The low-speed expansion port, which may include various
communication ports (e.g., USB, Bluetooth, Ethernet, wireless
Ethernet) may be coupled to one or more input/output devices, such
as a keyboard, a pointing device, a scanner, or a networking device
such as a switch or router, e.g., through a network adapter.
[0120] The computing device 800 may be implemented in a number of
different forms, as shown in the figure. For example, it may be
implemented as a standard server 820, or multiple times in a group
of such servers. It may also be implemented as part of a rack
server system 824. In addition, it may be implemented in a personal
computer such as a laptop computer 822. Alternatively, components
from computing device 800 may be combined with other components in
a mobile device (not shown), such as device 850. Each of such
devices may contain one or more of computing device 800, 850, and
an entire system may be made up of multiple computing devices 800,
850 communicating with each other.
[0121] Computing device 850 includes a processor 852, memory 864,
an input/output device such as a display 854, a communication
interface 866, and a transceiver 868, among other components. The
device 850 may also be provided with a storage device, such as a
micro drive or other device, to provide additional storage. Each of
the components 850, 852, 868, 858, 866, and 868, are interconnected
using various buses, and several of the components may be mounted
on a common motherboard or in other manners as appropriate.
[0122] The processor 852 can execute instructions within the
computing device 850, including instructions stored in the memory
864. The processor may be implemented as a chipset of chips that
include separate and multiple analog and digital processors.
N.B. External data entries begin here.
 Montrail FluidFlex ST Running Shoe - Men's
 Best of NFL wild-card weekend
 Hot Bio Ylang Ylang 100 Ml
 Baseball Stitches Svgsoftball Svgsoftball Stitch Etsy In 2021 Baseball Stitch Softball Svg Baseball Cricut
The
processor may provide, for example, for coordination of the other
components of the device 850, such as control of user interfaces,
applications run by device 850, and wireless communication by
device 850.
[0123] Processor 852 may communicate with a user through control
interface 858 and display interface 856 coupled to a display 854.
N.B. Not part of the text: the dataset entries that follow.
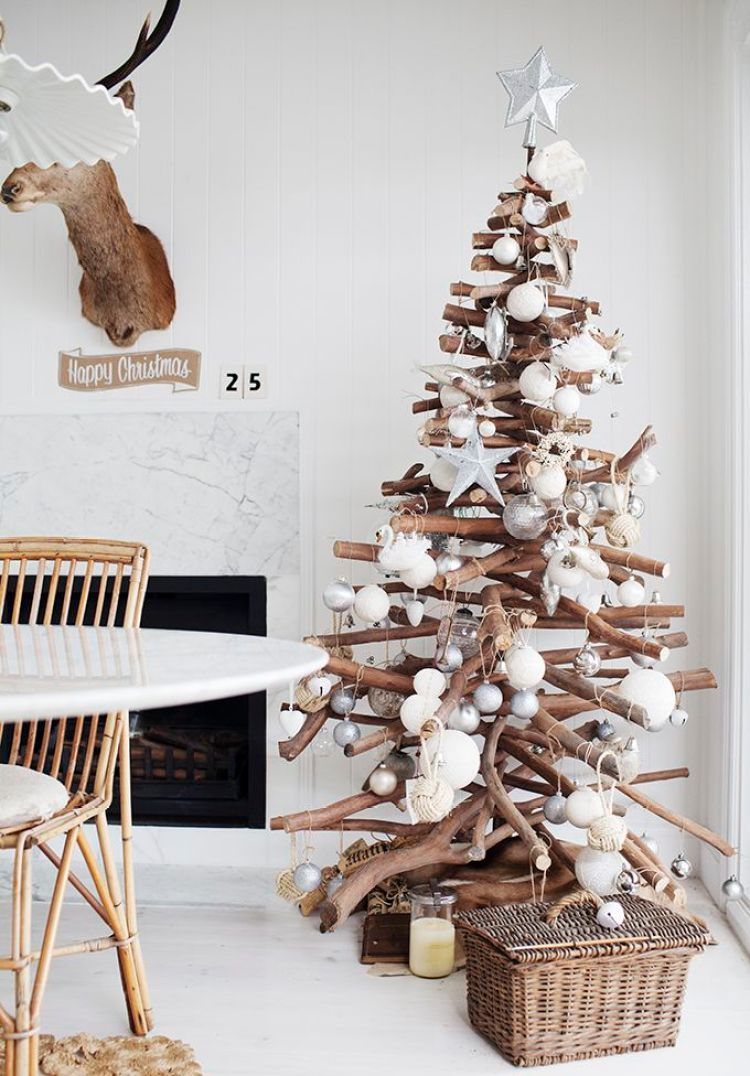 creative white christmas decoration 6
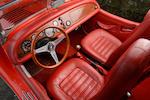 1983 Sbarro 'BMW 328' Roadster  Chassis no. SB328004J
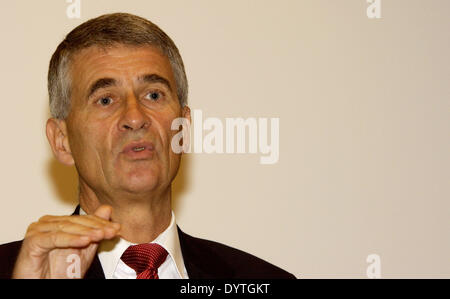 Juergen Hambrecht - Stock Photo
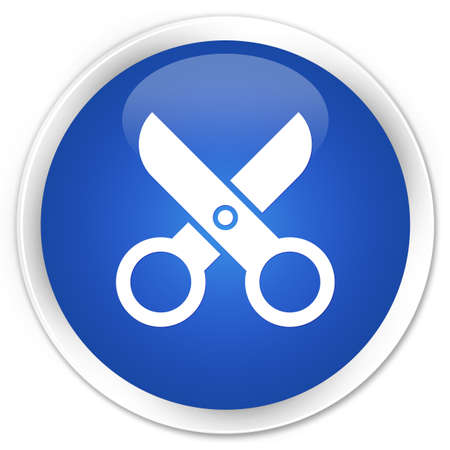 Scissors icon glossy blue button Stock Photo - 16583637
The display 854 may be, for example, a TFT LCD
(Thin-Film-Transistor Liquid Crystal Display) or an OLED (Organic
Light Emitting Diode) display, or other appropriate display
technology. The display interface 856 may comprise appropriate
circuitry for driving the display 858 to present graphical and
other information to a user. The control interface 858 may receive
commands from a user and convert them for submission to the
processor 852. In addition, an external interface 862 may be
provide in communication with processor 852, so as to enable near
area communication of device 850 with other devices. External
interface 862 may provide, for example, for wired communication in
some implementations, or for wireless communication in other
implementations, and multiple interfaces may also be used.
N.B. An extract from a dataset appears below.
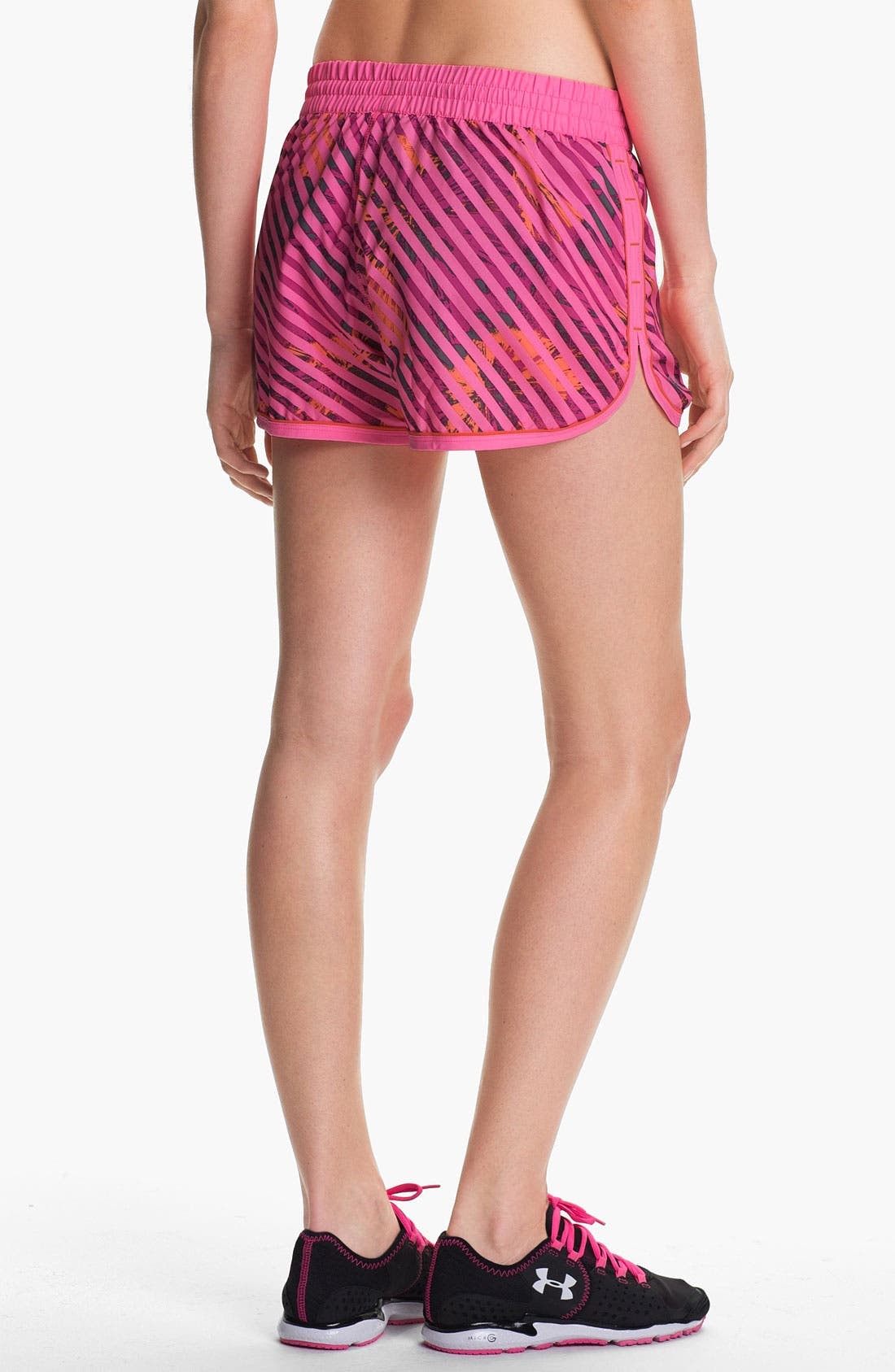 Alternate Image 2  - Under Armour 'Great Escape' Print Running Shorts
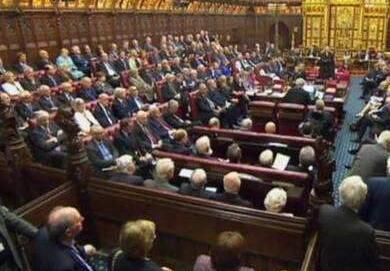 """议会要夺权?英国""""脱欧""""迎关键一周"""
[0124] The memory 864 stores information within the computing
device 850. The memory 864 can be implemented as one or more of a
computer-readable medium or media, a volatile memory unit or units,
or a non-volatile memory unit or units. Expansion memory 874 may
also be provided and connected to device 850 through expansion
interface 872, which may include, for example, a SIMM (Single In
Line Memory Module) card interface. Such expansion memory 874 may
provide extra storage space for device 850, or may also store
applications or other information for device 850. Specifically,
expansion memory 874 may include instructions to carry out or
supplement the processes described above, and may include secure
information also. Thus, for example, expansion memory 874 may be
provide as a security module for device 850, and may be programmed
with instructions that permit secure use of device 850. In
addition, secure applications may be provided via the SIMM cards,
along with additional information, such as placing identifying
information on the SIMM card in a non-hackable manner.
[0125] The memory may include, for example, flash memory and/or
NVRAM memory, as discussed below. In one implementation, a computer
program product is tangibly embodied in an information carrier. The
computer program product contains instructions that, when executed,
perform one or more methods, such as those described above. The
information carrier is a computer- or machine-readable medium, such
as the memory 864, expansion memory 874, memory on processor 852,
or a propagated signal that may be received, for example, over
transceiver 868 or external interface 862.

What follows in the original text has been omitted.